2) Does genetic or epigenetic susceptibility to OSA influence the progression to different disease states; e.g cardiometabolic, neuropsychological, or both?
3) How do different clinical OSA phenotypes (i.e. sleepy or insomniac patient) lead to different metabolic and neurologic dysregulations?
4) How do different underlying pathophysiological phenotypes of OSA, anatomical or non-anatomical factors, like impairment in pharyngeal dilator muscle control and function during sleep, increased propensity for awakening during airway narrowing (low respiratory arousal threshold) and respiratory control instability (high loop gain), lead to different diseases?
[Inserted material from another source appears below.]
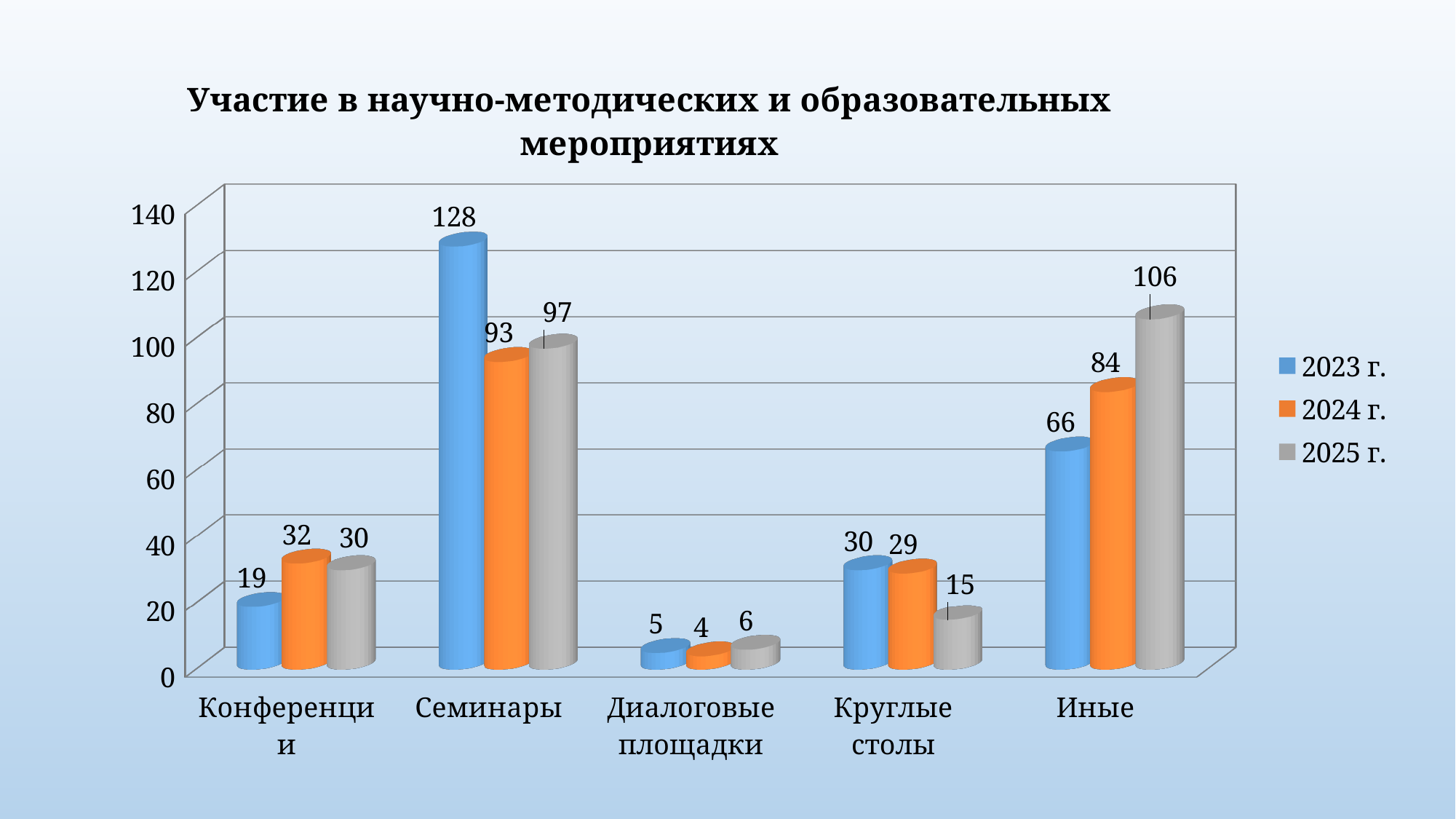
What is the difference between the 2025 г. and 2023 г. values for Иные? 40 Which category has the lowest value in 2025 г.? Диалоговые площадки What kind of chart is shown on the slide? bar chart Do the values for Иные rise or fall from 2023 г. to 2025 г.? rise What is the value for Иные in 2025 г.? 106 Which category has the highest value in 2024 г.? Семинары What is the value for Семинары in 2023 г.? 128 How many categories are shown on the x axis? 5 Is the value for Семинары in 2025 г. greater or less than 100? less What is the value for Круглые столы in 2024 г.? 29 How many series does the legend list? 3 Which is larger for Конференции: the 2024 г. value or the 2025 г. value? 2024 г.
5) Are the effects of intermittent hypoxia and sleep fragmentation combined, or does each have a mechanism that stimulates different pathways?
6) What are the long-term effects of end-organ morbidities, e.g. liver, pancreas, brain etc?
7) What is the impact of therapy? Why do comorbidities still exist despite the fact apneas / hypopneas / oxygen desaturations / arousals, comorbidity are routinely corrected?